_Data in this exercise_
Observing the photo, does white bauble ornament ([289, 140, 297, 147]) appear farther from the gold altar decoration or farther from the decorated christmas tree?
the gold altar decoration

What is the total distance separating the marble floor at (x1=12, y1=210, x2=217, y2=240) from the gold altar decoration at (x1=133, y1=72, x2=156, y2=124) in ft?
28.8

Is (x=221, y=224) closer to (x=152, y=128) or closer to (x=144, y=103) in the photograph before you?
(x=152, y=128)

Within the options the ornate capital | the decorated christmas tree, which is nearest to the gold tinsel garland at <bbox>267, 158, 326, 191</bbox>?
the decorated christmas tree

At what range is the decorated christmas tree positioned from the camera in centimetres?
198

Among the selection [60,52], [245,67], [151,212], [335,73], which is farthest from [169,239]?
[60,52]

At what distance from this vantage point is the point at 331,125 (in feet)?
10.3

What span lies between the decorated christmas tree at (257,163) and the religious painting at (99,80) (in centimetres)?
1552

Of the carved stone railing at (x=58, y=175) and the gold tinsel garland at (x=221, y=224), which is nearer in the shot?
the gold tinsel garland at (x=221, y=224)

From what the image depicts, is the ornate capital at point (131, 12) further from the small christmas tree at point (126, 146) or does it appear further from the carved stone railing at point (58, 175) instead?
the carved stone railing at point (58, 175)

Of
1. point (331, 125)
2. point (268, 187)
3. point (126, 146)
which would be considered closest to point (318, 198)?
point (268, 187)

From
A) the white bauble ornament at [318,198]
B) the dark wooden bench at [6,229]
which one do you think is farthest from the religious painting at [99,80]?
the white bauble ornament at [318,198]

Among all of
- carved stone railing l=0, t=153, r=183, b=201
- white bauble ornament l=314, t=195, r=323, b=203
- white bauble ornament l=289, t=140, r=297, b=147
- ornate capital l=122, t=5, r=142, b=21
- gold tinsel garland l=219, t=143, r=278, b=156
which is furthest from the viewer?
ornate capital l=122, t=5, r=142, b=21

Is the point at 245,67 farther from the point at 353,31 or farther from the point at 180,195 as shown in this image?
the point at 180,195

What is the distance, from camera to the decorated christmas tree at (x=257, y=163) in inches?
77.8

_Task statement_
Repeat word for word every line from the one that holds "Among all of" to the end. Both ends count.

_Correct response_
Among all of
- carved stone railing l=0, t=153, r=183, b=201
- white bauble ornament l=314, t=195, r=323, b=203
- white bauble ornament l=289, t=140, r=297, b=147
- ornate capital l=122, t=5, r=142, b=21
- gold tinsel garland l=219, t=143, r=278, b=156
which is furthest from the viewer?
ornate capital l=122, t=5, r=142, b=21

Is the point at 245,67 farther from the point at 353,31 or farther from the point at 180,195 as shown in this image?
the point at 180,195

What is the distance, from camera to the decorated christmas tree at (x=257, y=163) in inches?
77.8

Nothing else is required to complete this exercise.